Лёня подвинул оморочку к пырею и не дыша полез в речку. Утонув по грудь, достал дно, тогда улыбнулся. Держась за коряги, он медленно шёл вдоль берега.
— Один тюкнул в ногу!.. — Голос у Лёни чужой, ломкий. — Ямка. Пустая. Ага, есть!.. — Лёня нырнул под корягу, ноги наверху. Вынырнул с карасём в руках. Бросил его на колени Володи — холодного, скользкого. Ребятам сказал строго: — А вы чего ждёте?
Володя торопливо разделся и спустился в тёплую воду. Он ошаривал дно ногами. Водоросли, осклизлые палки… Кто-то торкнулся в бок мягкими губами, кто-то обвил ногу холодным широким хвостом.
— Сомов не бойся, Вовка, — напоминал Шурик, — они не кусучи.
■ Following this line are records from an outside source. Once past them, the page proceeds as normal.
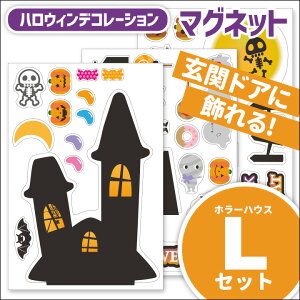 【ふるさと納税】ハロウィンデコマグ【ホラーハウスLセット】マグネットシート製 年末年始 お中元 お歳暮 内祝い 快気祝い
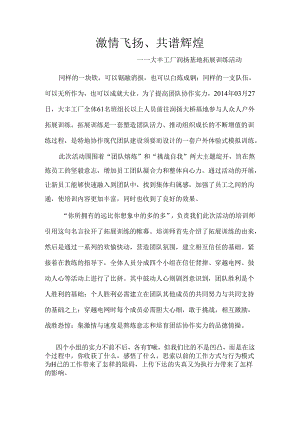 公司拓展训练活动新闻稿.docx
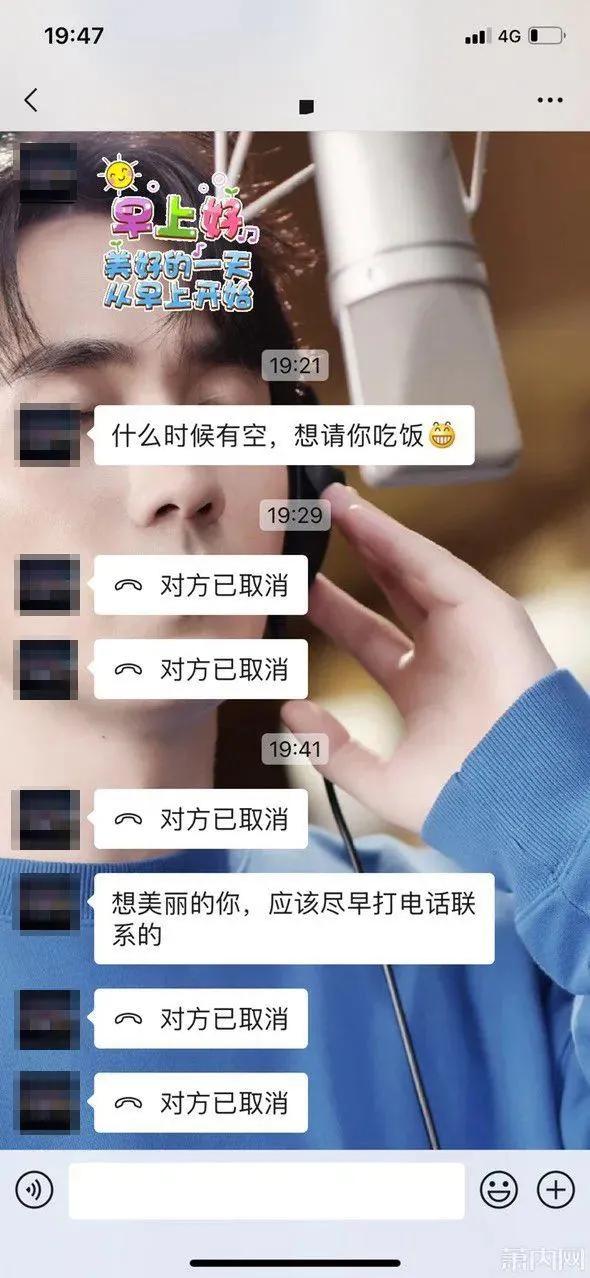 内向的人相亲怎么聊天 成功相亲聊天记录分享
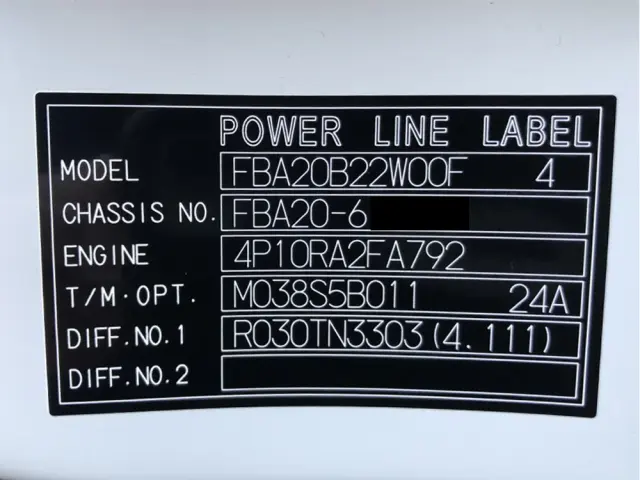 三菱 キャンター 2RG-FBA20(2WD)の写真48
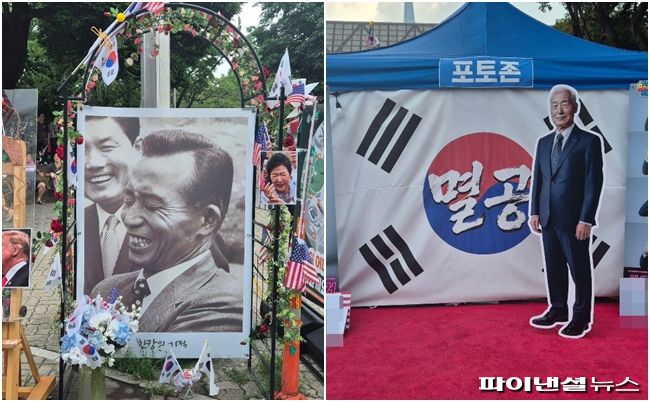 올림픽공원 집회장에 이승만·박정희 전 대통령 사진과 성조기, 태극기 등이 설치돼 있다. 사진=한승곤 기자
Маленького хватай возле головы, дави к земле, как устанет — ты его на берег.
Шурик разделся до пояса и, смуглый, худой, задом сползал рыбачить в просторных брюках морского покроя. На широких гачах заплаты, длинная бахрома.
Шурик нырял и выныривал пустым: караси разбегались, пока он дотягивался до них, или вырывались из рук уже на поверхности речки.
Однако Володю учил:
— Найдёшь ямку с карасями, ныряй и садись на ямку, сиди да вздевай карасей на пальцы руки.
Как нырять, когда руки сами цепляются за кусты и траву, не отпускают, хоть отрубай. Громадные рыбины пока не кусали Володю, мелкие задевали плавниками, тыкались в ноги. Раз Володя подпрыгнул, будто попал на осьминога — много хвостов, а головы нет.
— Ныряй! — зашипел Шурик. — Это же табун карасей.
Шурик по-собачьи подплыл к Володе и нырнул. Долго мельтешил ногами, Володя хотел выручить его, но Шурик вынырнул. Обеими руками держал карася.
— По-по… рыбе ходит, а не ловит… — Шурик бросил улов в оморочку, вдохнул со свистом воздуха и опять очутился вверх ногами.
Володя тоже нырнул. На дне жёлтая мгла, безмолвие придавило уши. Страхолюдный Шурик шарил руками перед собой, за кем-то гнался и снова шарил. Сцапал Володину ладонь, но, поняв, что не карась, отпустил.
Шурик наловчился ловить карасей в корягах и начал Володей командовать: требовал подводить к нему оморочку да ещё пугал:
— Это сомина был! Я его — кулаком, а он и не проснулся.
«Да пусть хоть крокодил, — горевал Володя. — Лучше утонуть, чем терпеть унижения от Шурика». Мальчик побрёл на другую сторону речки, забрался в топляки. Как нашаривал ногой рыбину, так и нырял. Караси ручные: схватишь его за бока, он трепыхнётся, выскользнет и уходит тут же. Если бы как нырнул, так и гонялся часа два за карасём, может, и загонял бы. Но воздуха хватало на минуту. За минуту разве поймаешь!